- Available data:
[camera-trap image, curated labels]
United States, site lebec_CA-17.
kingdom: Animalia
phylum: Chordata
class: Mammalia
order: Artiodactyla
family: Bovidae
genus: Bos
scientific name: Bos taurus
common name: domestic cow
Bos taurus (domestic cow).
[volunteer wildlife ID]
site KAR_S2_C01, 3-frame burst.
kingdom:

---

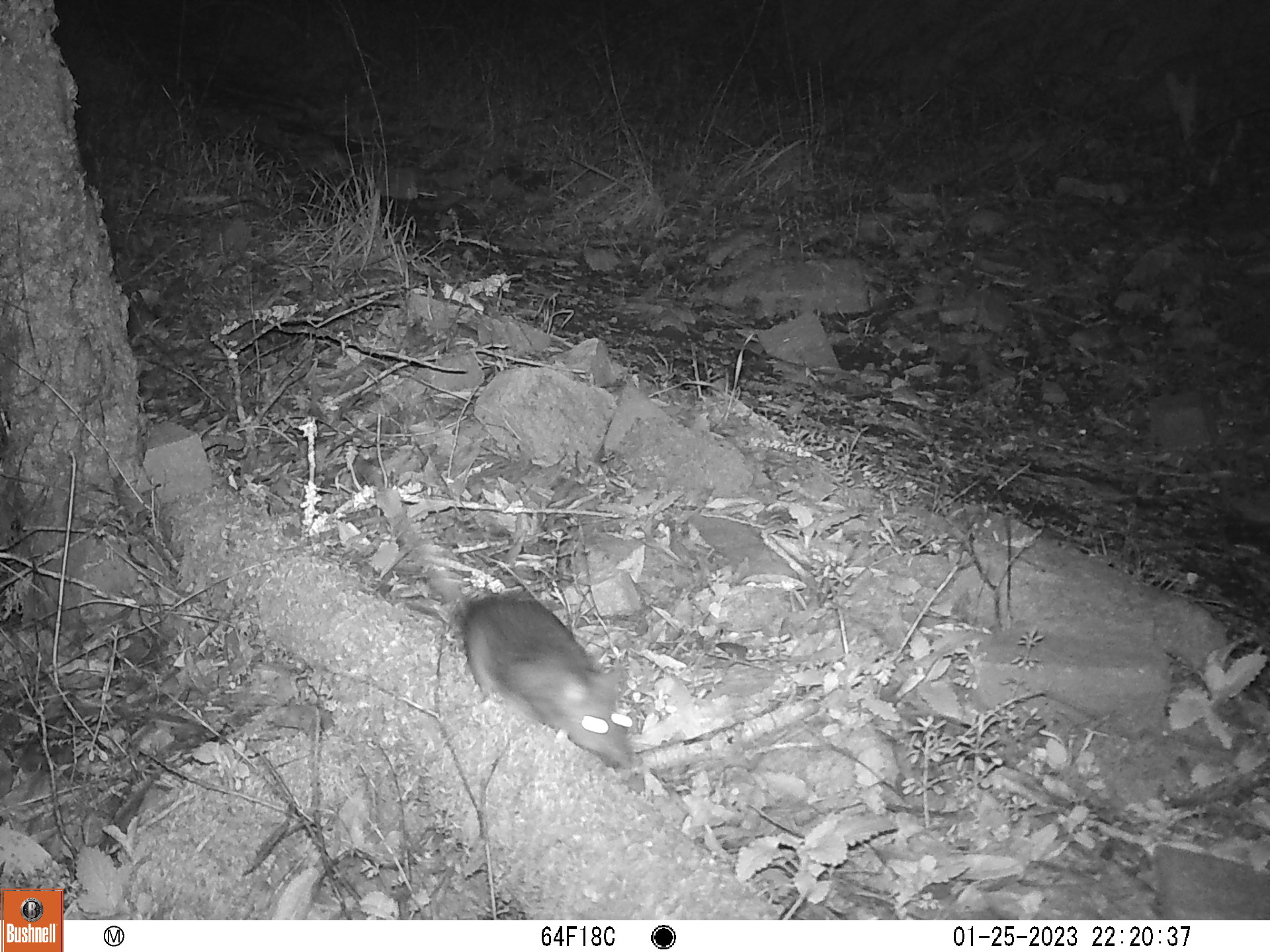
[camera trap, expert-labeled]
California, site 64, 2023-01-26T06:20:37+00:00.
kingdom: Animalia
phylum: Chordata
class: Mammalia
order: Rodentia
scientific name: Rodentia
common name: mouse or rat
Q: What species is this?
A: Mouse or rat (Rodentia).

...

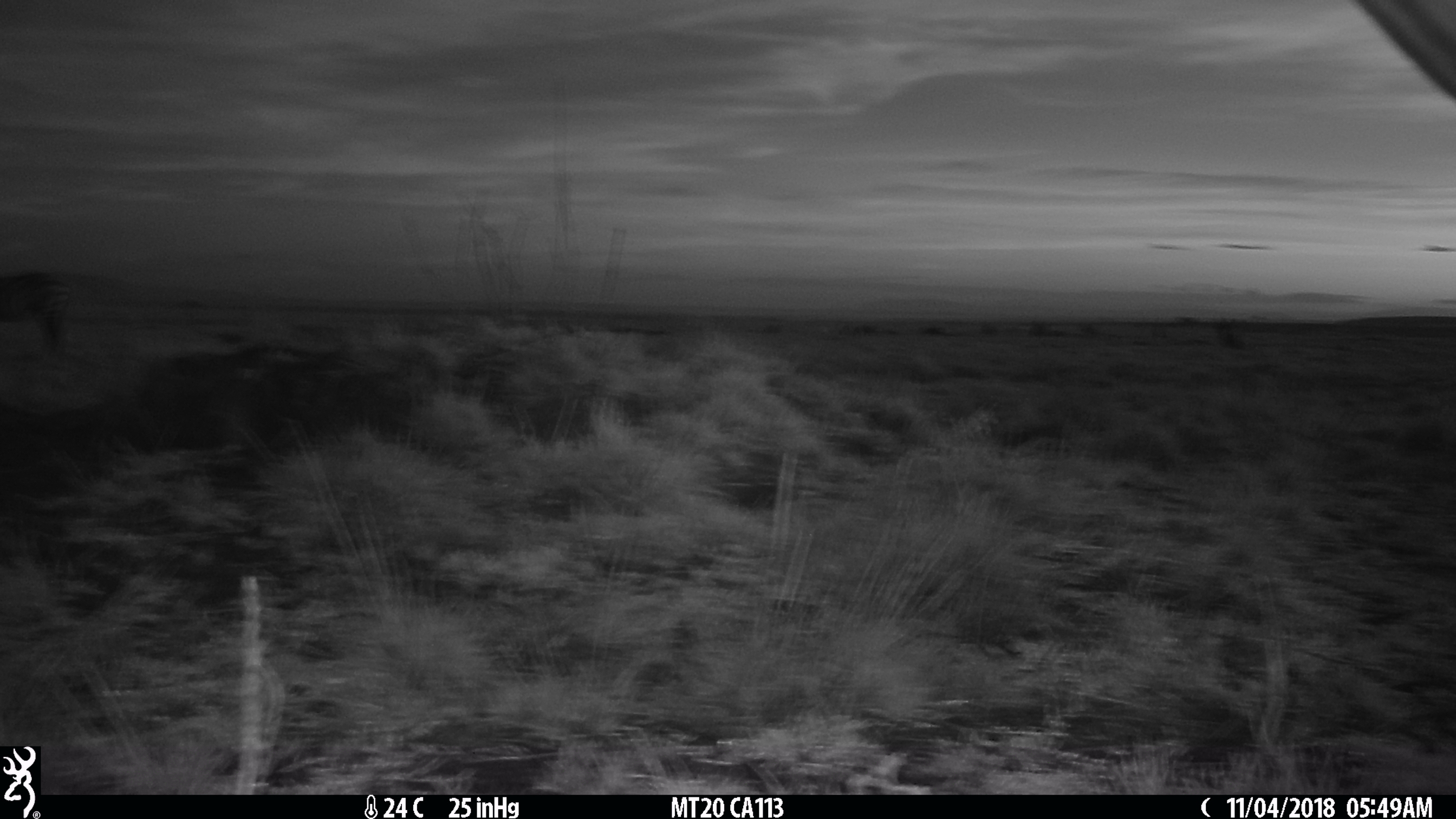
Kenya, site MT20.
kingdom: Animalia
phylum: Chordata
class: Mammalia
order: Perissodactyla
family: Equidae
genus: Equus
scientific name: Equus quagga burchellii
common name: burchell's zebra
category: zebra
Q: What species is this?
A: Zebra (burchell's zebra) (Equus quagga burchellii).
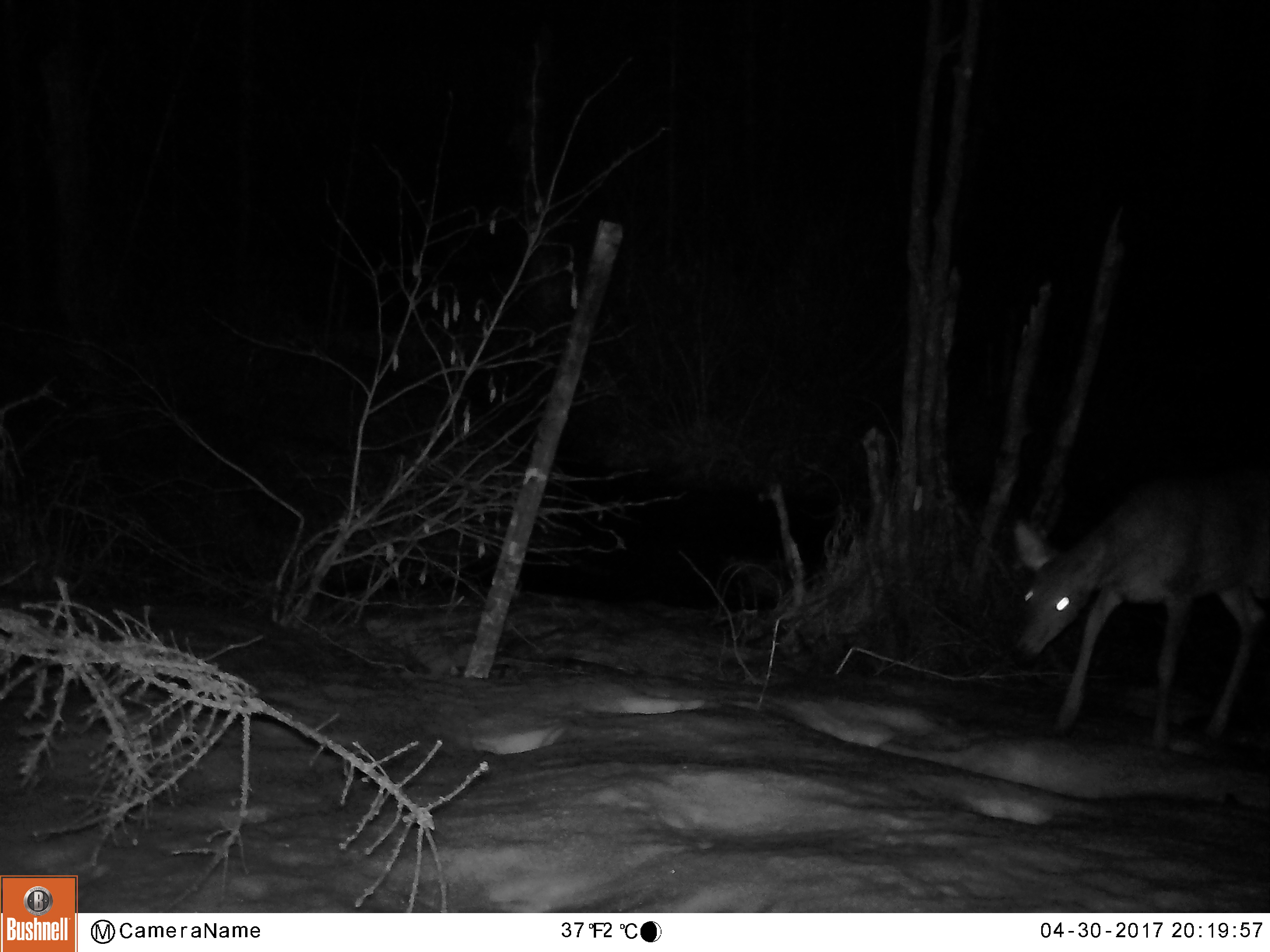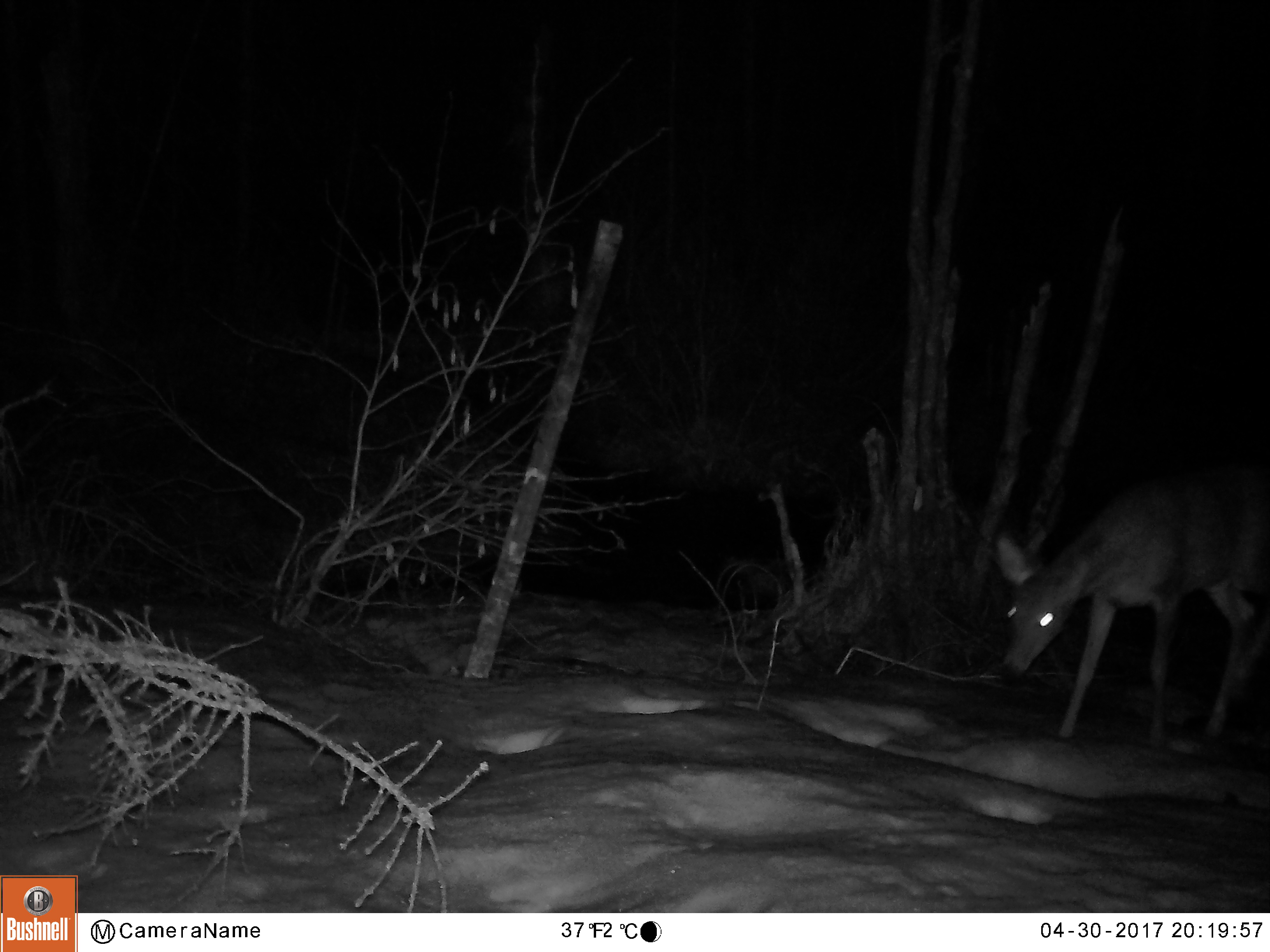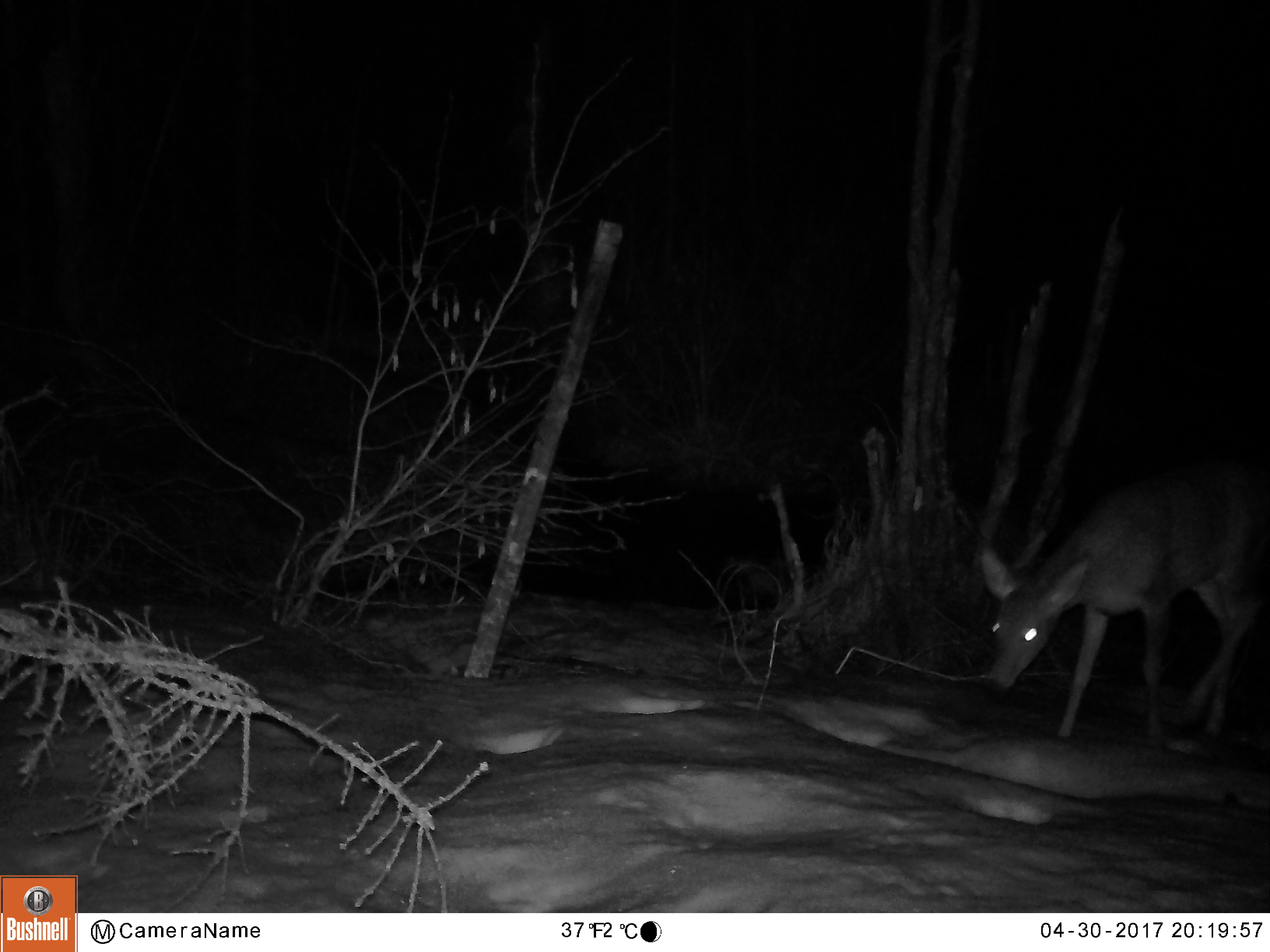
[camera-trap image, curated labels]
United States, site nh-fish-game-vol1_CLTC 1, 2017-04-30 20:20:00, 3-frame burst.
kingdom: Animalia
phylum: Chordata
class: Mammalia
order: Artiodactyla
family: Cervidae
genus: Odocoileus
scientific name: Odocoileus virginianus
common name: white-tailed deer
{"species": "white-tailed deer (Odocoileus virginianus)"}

- Instructions to follow:
Reproduce the entries above exactly, but only the lines between the line holding "California, site 64, 2023-01-26T06:20:37+00:00." and the line holding "A: Mouse or rat (Rodentia).", inclusive.

- Solution:
California, site 64, 2023-01-26T06:20:37+00:00.
kingdom: Animalia
phylum: Chordata
class: Mammalia
order: Rodentia
scientific name: Rodentia
common name: mouse or rat
Q: What species is this?
A: Mouse or rat (Rodentia).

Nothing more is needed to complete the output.